Train set : (4846828, 10)
Test set : (1246327, 10)
Demo set : (830886, 10)


### 4.2. Transformation

#### 4.2.1. FEATURE ENGINEERING 

##### Récence (RFM)

la récence est le nombre de temps écoulé (ex: jour) depuis la dernière transaction par entité (ex : compte)
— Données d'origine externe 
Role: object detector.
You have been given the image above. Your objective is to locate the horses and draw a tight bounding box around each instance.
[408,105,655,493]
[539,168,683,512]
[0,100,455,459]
**TIMESTAMP** (base de la variable récence) et **FROM ACCOUNT**/**TO ACCOUNT**

In [None]:
df['Hour'] = df['Timestamp'].dt.hour
df['Day'] = df['Timestamp'].dt.day
df['DayOfWeek'] = df['Timestamp'].dt.dayofweek # 0 = lundi, 6 = dimanche

In [None]:
# RECENCY DAYS

# récence compte émetteur : dernière transaction pour From Account
last_tx = df.groupby('From Account')['Timestamp'].transform('max')
df['Recency_Days_From_Account'] = (df['Timestamp'].max() - last_tx).dt.days

# récence destinataire si besoin : dernière transaction pour To Account
last_tx = df.groupby('To Account')['Timestamp'].transform('max')
df['Recency_Days_To_Account'] = (df['Timestamp'].max() - last_tx).dt.days


In [None]:
# date de référence
# ref_date = df['Timestamp'].max()

# # récence compte émetteur
# recency_from = df.groupby('From Account')['Timestamp'].max().apply(lambda x: (ref_date - x).days) 
# recency_from = recency_from.rename('Recency_Days_From_Account')
# df = df.merge(recency_from, on='From Account', how='left')

# # récence compte destinataire si besoin
# recency_to = df.groupby('To Account')['Timestamp'].max().apply(lambda x: (ref_date - x).days) 
# recency_to = recency_to.rename('Recency_Days_To_Account')
# df = df.merge(recency_to, on='To Account', how='left')

In [None]:
df['isNight'] = df['Hour'].apply(lambda x: 1 if (x < 6 or x > 22) else 0)
df['isWeekend'] = df['DayOfWeek'].isin([5,6]).astype(int)

In [None]:
df.head()

##### Fréquence (RFM)
la fréquence est le nombre de transactions sur une période donnée 

**FROM ACCOUNT** et **TO ACCOUNT**

In [None]:
# nombre de transactions effectuées par From Account
# tx_count_from = df.groupby('From Account').size().rename('Freq_Tx_From_Account')
# df = df.merge(tx_count_from, on='From Account', how='left')
df['Freq_Tx_From_Account'] = df.groupby('From Account')['Timestamp'].transform('count')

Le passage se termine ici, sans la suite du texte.